Doina Bucur

Assistant Professor in network data science at UTwente (The Netherlands). The name is pronounced: 'Doy-nah 'Boo-koor (and has a complicated etymology).

I learn (and make decisions from) empirical models for complex systems, from observational data. The models are networks (such as interaction or causal graphs) describing diverse systems well across disciplines: social, ecological, information, historical, and cultural. My methods are machine learning, network science, and evolutionary algorithms.

PI on the NWO Perspectief project Soil biodiversity analysis for sustainable production systems (SoilProS) (2023-2028), on functional ecological networks, co-PI on the NWA ORC project DECIDE: Democratizing AI, Empowering Citizens through Transparent Decision-making (2025-2031), on ethical AI design. FAIR Data Fund obtained (2022) to curate a dataset of constellation line figures from many world astronomies. Vice-chair of the Ethics Committee on Computer and Information Science at UTwente, where I handle AI ethics. Guest research staff at Netherlands Institute for Ecology. I serve in various Dutch (NWO) grant committees.

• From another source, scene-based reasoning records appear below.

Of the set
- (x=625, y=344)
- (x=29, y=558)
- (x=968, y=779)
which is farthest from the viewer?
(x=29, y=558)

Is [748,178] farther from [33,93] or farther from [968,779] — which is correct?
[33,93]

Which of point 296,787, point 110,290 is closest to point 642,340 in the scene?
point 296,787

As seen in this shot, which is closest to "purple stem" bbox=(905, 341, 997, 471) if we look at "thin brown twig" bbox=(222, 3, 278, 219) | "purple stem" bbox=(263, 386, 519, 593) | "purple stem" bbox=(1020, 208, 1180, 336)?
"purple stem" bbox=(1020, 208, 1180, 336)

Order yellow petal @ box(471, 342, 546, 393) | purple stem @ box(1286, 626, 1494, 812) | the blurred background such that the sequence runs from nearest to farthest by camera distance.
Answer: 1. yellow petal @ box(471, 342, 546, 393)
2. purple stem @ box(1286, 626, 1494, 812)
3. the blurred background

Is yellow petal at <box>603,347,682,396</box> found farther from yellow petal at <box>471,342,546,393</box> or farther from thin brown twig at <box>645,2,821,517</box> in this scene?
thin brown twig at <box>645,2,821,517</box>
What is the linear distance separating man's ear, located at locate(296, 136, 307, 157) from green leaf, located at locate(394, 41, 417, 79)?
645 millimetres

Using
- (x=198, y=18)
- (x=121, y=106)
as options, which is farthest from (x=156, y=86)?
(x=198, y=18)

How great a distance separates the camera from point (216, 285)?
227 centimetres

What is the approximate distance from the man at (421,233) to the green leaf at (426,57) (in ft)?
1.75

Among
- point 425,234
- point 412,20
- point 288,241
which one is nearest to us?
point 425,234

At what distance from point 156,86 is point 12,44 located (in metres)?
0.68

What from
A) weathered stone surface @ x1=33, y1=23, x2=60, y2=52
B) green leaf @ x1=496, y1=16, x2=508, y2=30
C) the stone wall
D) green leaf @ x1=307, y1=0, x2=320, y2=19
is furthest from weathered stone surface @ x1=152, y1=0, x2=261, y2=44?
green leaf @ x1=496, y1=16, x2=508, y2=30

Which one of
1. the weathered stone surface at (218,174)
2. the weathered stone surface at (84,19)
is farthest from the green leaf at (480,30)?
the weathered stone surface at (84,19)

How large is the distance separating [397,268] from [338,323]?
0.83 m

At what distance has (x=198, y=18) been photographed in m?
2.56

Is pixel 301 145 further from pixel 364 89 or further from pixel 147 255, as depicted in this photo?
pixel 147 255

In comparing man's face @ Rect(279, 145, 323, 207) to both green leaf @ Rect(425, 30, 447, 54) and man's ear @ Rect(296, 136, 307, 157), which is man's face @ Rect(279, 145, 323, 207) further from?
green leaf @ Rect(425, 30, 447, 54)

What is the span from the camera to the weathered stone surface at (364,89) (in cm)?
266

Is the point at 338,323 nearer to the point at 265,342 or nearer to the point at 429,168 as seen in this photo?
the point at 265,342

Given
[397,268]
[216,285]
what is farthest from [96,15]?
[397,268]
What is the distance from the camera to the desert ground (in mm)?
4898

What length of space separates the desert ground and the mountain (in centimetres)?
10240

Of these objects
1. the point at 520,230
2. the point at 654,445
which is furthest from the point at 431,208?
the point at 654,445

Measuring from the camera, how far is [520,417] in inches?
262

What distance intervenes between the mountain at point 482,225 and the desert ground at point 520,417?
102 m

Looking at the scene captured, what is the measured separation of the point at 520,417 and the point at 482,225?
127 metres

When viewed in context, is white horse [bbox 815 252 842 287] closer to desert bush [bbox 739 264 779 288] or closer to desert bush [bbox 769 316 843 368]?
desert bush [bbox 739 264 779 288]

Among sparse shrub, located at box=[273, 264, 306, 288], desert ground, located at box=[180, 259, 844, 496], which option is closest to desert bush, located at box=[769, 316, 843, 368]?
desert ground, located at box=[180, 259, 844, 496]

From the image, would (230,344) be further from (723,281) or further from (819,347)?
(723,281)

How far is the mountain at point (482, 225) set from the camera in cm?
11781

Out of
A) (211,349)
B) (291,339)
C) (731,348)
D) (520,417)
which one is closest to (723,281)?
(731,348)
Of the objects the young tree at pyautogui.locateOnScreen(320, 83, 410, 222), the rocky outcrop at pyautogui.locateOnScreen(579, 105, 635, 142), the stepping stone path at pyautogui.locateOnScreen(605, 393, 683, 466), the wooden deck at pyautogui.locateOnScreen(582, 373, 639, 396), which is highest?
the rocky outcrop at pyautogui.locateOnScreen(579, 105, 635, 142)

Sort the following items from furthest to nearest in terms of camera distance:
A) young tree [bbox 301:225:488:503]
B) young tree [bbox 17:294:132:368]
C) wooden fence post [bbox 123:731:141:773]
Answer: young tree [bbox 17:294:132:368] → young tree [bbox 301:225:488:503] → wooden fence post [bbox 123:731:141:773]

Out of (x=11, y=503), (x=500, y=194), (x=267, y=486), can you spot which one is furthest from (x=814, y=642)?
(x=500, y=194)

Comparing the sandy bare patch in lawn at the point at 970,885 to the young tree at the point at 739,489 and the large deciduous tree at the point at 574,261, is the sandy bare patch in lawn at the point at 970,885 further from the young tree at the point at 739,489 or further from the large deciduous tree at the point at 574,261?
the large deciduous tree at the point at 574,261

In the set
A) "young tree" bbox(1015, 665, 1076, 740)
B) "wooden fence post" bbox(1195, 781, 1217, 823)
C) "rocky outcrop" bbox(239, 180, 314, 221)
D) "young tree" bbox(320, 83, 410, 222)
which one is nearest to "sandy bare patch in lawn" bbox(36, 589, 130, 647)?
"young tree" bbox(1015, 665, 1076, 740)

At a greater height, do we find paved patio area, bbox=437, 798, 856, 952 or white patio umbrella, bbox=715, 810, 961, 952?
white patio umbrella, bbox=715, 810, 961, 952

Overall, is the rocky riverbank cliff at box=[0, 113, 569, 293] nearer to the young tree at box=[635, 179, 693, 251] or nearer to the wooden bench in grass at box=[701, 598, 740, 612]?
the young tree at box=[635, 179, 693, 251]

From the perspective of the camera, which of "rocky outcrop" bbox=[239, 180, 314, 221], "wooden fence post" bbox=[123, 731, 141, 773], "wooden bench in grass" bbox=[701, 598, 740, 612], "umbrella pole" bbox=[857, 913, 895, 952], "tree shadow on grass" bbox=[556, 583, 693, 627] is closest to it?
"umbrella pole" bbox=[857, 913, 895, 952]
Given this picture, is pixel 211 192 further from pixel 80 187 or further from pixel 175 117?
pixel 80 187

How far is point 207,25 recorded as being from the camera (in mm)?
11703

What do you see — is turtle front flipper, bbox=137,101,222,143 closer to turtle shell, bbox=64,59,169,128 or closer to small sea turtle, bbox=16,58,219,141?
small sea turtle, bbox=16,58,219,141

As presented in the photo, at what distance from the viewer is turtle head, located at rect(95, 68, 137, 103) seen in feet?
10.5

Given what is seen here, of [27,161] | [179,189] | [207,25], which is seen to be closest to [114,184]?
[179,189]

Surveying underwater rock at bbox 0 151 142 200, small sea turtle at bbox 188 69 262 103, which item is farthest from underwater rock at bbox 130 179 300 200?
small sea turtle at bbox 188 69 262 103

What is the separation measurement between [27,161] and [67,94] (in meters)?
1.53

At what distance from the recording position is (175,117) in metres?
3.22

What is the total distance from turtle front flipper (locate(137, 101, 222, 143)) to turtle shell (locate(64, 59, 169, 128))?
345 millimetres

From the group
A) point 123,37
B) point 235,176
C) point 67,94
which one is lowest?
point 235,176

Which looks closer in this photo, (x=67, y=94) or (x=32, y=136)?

Social networks | Ecological networks | Information networks | Constellation line figures | AI ethics

Social networks: influence and network location

Among the many methods for influence maximisation, we were among the first to propose metaheuristics based on evolutionary algorithms: single-objective (2016), then multi-objective (2017, best paper award). This was followed by more efficient fitness functions and genetic operators, and a method using the downscaling of communities (2022) which drastically scales up the case studies if the network is modular. These metaheuristics lack explainability of the results: it is not clear why a certain network node has good spreading ability, by itself or in a group. Some explanations could be found for single influencers by linking models of influence diffusion with network statistics: one's influence can be predicted well by combinations of node centrality metrics first in small synthetic networks (2020), then also in large empirical networks (2020), and there is some common pattern of influential network positions across networks. I gave a keynote on this topic at Parallel Problem Solving from Nature (PPSN 2022, slides). (Image: network of Facebook pages with top influencers marked.)

Network of Facebook pages with top influencers marked

Ecological networks: from co-occurrence to functional models

In the SoilProS NWO Perspectief project we aim to learn functional (or: causal) ecological networks over soil biotics (species), abiotics (physico-chemical properties), management, and interventions. The input is: observational and interventional data, plus domain knowledge. This is challenging, because (1) the organisms are microscopic, so their interactions cannot be observed accurately, and (2) there are thousands of taxa, so we must first reduce dimensionality by learning functional groups of taxa. Ultimately, we aim to optimise interventions to best restore and stabilise the biology of the soil. (Image: correlation network of soil fungal species.)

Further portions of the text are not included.